[Challenge]
Reproduce every one of the following items word for word, keeping all lines in their original order.

[Material for the task]
------------------------------------------------

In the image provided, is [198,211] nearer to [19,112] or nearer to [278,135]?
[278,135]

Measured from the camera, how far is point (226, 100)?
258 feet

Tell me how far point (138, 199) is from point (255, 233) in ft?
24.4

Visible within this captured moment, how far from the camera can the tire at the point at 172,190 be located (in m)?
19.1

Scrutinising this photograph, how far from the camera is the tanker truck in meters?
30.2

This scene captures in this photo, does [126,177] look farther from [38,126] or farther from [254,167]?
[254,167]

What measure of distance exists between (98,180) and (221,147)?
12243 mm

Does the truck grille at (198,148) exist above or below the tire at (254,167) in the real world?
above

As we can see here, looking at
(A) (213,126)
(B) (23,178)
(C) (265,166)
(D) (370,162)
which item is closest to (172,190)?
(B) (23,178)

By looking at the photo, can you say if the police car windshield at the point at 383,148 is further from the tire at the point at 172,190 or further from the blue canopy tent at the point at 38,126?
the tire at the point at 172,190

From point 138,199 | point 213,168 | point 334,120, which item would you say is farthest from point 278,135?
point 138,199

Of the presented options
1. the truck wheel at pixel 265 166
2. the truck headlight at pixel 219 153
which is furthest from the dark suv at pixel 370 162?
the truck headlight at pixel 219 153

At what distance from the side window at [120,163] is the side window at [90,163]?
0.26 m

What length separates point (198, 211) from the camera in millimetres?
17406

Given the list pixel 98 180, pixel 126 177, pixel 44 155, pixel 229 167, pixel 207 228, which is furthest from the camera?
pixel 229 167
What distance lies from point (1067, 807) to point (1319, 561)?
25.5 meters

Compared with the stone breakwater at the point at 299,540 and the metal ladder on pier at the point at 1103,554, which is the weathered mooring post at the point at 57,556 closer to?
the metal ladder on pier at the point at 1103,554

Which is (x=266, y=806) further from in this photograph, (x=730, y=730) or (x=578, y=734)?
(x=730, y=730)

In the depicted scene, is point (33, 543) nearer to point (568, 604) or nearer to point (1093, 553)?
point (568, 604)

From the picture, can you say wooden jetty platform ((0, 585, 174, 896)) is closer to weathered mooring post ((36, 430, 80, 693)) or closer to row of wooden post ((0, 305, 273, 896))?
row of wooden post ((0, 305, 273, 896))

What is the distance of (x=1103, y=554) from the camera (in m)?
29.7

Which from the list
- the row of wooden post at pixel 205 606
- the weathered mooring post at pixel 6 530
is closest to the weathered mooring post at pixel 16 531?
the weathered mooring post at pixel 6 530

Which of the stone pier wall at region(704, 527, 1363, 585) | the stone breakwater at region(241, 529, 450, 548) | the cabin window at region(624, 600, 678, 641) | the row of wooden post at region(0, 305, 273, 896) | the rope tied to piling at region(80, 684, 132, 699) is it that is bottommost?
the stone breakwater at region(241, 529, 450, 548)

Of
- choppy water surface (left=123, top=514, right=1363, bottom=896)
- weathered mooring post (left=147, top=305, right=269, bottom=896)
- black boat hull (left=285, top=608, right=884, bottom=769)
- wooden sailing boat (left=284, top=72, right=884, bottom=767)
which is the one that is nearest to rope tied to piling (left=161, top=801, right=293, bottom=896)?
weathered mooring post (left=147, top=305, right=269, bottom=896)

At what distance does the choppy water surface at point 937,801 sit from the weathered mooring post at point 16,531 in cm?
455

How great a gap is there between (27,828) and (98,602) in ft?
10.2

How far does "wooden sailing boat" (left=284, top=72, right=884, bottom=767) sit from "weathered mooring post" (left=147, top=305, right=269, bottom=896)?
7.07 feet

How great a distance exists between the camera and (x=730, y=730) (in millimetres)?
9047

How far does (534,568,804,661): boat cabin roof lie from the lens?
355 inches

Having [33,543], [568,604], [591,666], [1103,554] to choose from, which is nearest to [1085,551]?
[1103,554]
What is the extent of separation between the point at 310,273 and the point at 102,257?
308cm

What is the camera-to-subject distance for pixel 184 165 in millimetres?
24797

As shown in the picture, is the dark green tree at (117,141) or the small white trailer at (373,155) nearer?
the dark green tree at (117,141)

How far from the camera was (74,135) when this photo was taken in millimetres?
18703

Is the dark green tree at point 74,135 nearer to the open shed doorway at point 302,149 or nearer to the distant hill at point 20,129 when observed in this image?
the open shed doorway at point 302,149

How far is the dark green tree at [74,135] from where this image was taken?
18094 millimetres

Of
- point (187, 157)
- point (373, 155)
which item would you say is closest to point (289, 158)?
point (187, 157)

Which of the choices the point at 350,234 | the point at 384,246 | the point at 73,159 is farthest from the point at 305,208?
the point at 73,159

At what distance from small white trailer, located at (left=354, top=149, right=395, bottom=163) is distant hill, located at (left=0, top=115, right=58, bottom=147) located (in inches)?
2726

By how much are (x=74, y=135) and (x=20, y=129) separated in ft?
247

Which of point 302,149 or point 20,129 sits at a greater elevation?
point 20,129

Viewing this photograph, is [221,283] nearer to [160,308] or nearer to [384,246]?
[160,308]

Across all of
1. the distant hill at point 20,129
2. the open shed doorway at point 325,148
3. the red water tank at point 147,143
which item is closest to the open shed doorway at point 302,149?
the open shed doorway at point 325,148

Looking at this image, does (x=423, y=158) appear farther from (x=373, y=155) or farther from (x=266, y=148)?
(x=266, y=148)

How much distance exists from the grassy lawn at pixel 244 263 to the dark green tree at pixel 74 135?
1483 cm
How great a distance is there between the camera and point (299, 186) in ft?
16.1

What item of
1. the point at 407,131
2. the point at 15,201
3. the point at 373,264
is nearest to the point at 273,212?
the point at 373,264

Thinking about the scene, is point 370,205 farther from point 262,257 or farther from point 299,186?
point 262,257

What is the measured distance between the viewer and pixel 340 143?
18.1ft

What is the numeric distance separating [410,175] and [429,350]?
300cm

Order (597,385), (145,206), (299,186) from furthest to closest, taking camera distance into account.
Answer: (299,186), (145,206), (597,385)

------------------------------------------------

[Exercise answer]
In the image provided, is [198,211] nearer to [19,112] or nearer to [278,135]?
[278,135]

Measured from the camera, how far is point (226, 100)?
258 feet

Tell me how far point (138, 199) is from point (255, 233) in ft?
24.4

Visible within this captured moment, how far from the camera can the tire at the point at 172,190 be located (in m)?
19.1

Scrutinising this photograph, how far from the camera is the tanker truck in meters?
30.2

This scene captures in this photo, does [126,177] look farther from [38,126] or farther from [254,167]?
[254,167]

What measure of distance exists between (98,180) and (221,147)?
12243 mm

Does the truck grille at (198,148) exist above or below the tire at (254,167) in the real world?
above

As we can see here, looking at
(A) (213,126)
(B) (23,178)
(C) (265,166)
(D) (370,162)
which item is closest to (172,190)?
(B) (23,178)

By looking at the photo, can you say if the police car windshield at the point at 383,148 is further from the tire at the point at 172,190 or further from the blue canopy tent at the point at 38,126?
the tire at the point at 172,190

From point 138,199 | point 213,168 | point 334,120, which item would you say is farthest from point 278,135?
point 138,199

Of the presented options
1. the truck wheel at pixel 265 166
2. the truck headlight at pixel 219 153
which is furthest from the dark suv at pixel 370 162?
the truck headlight at pixel 219 153

At what distance from the side window at [120,163] is the side window at [90,163]?
0.26 m

What length separates point (198, 211) from the camera in millimetres?
17406

Given the list pixel 98 180, pixel 126 177, pixel 44 155, pixel 229 167, pixel 207 228, which is furthest from the camera?
pixel 229 167
What distance lies from point (1067, 807) to point (1319, 561)?
25.5 meters

Compared with the stone breakwater at the point at 299,540 and the metal ladder on pier at the point at 1103,554, which is the weathered mooring post at the point at 57,556 closer to?
the metal ladder on pier at the point at 1103,554

Which is (x=266, y=806) further from in this photograph, (x=730, y=730) or (x=578, y=734)?
(x=730, y=730)

In the depicted scene, is point (33, 543) nearer to point (568, 604) or nearer to point (1093, 553)?
point (568, 604)

From the picture, can you say wooden jetty platform ((0, 585, 174, 896)) is closer to weathered mooring post ((36, 430, 80, 693)) or closer to row of wooden post ((0, 305, 273, 896))?
row of wooden post ((0, 305, 273, 896))

What is the distance of (x=1103, y=554) from the camera (in m)?
29.7

Which from the list
- the row of wooden post at pixel 205 606
- the weathered mooring post at pixel 6 530
is closest to the weathered mooring post at pixel 16 531?
the weathered mooring post at pixel 6 530

Which of the stone pier wall at region(704, 527, 1363, 585) | the stone breakwater at region(241, 529, 450, 548) | the cabin window at region(624, 600, 678, 641) | the row of wooden post at region(0, 305, 273, 896) | the rope tied to piling at region(80, 684, 132, 699) is it that is bottommost?
the stone breakwater at region(241, 529, 450, 548)

Of
- choppy water surface (left=123, top=514, right=1363, bottom=896)
- weathered mooring post (left=147, top=305, right=269, bottom=896)
- black boat hull (left=285, top=608, right=884, bottom=769)
- wooden sailing boat (left=284, top=72, right=884, bottom=767)
which is the one that is nearest to rope tied to piling (left=161, top=801, right=293, bottom=896)?
weathered mooring post (left=147, top=305, right=269, bottom=896)

At what distance does the choppy water surface at point 937,801 sit from the weathered mooring post at point 16,531 in cm?
455

How great a gap is there between (27,828) and (98,602) in ft?
10.2

How far does "wooden sailing boat" (left=284, top=72, right=884, bottom=767) sit from "weathered mooring post" (left=147, top=305, right=269, bottom=896)?
7.07 feet

How great a distance exists between the camera and (x=730, y=730) (in millimetres)?
9047

How far does (534,568,804,661): boat cabin roof lie from the lens?
355 inches

Having [33,543], [568,604], [591,666], [1103,554] to choose from, which is nearest to [1085,551]?
[1103,554]
What is the extent of separation between the point at 310,273 and the point at 102,257?
308cm

What is the camera-to-subject distance for pixel 184 165 in millimetres?
24797

As shown in the picture, is the dark green tree at (117,141) or the small white trailer at (373,155) nearer?
the dark green tree at (117,141)

How far from the camera was (74,135) when this photo was taken in millimetres?
18703

Is the dark green tree at point 74,135 nearer to the open shed doorway at point 302,149 or nearer to the distant hill at point 20,129 when observed in this image?
the open shed doorway at point 302,149

How far is the dark green tree at [74,135] from where this image was taken?
18094 millimetres

Of
- point (187, 157)
- point (373, 155)
which item would you say is closest to point (289, 158)?
point (187, 157)

Which of the choices the point at 350,234 | the point at 384,246 | the point at 73,159 is farthest from the point at 305,208?
the point at 73,159

At what distance from small white trailer, located at (left=354, top=149, right=395, bottom=163) is distant hill, located at (left=0, top=115, right=58, bottom=147) located (in inches)?
2726

By how much are (x=74, y=135) and (x=20, y=129) separated in ft?
247

Which of point 302,149 or point 20,129 sits at a greater elevation?
point 20,129

Viewing this photograph, is [221,283] nearer to [160,308] or nearer to [384,246]?
[160,308]

Across all of
1. the distant hill at point 20,129
2. the open shed doorway at point 325,148
3. the red water tank at point 147,143
which item is closest to the open shed doorway at point 302,149?
the open shed doorway at point 325,148

Looking at this image, does (x=423, y=158) appear farther from (x=373, y=155) or farther from (x=266, y=148)?
(x=266, y=148)

How much distance exists from the grassy lawn at pixel 244 263 to the dark green tree at pixel 74 135?
1483 cm
How great a distance is there between the camera and point (299, 186) in ft?
16.1

What item of
1. the point at 407,131
2. the point at 15,201
3. the point at 373,264
is nearest to the point at 273,212?
the point at 373,264

Thinking about the scene, is point 370,205 farther from point 262,257 or farther from point 299,186?
point 262,257

What is the measured distance between the viewer and pixel 340 143?
18.1ft

What is the numeric distance separating [410,175] and [429,350]?
300cm

Order (597,385), (145,206), (299,186) from furthest to closest, taking camera distance into account.
Answer: (299,186), (145,206), (597,385)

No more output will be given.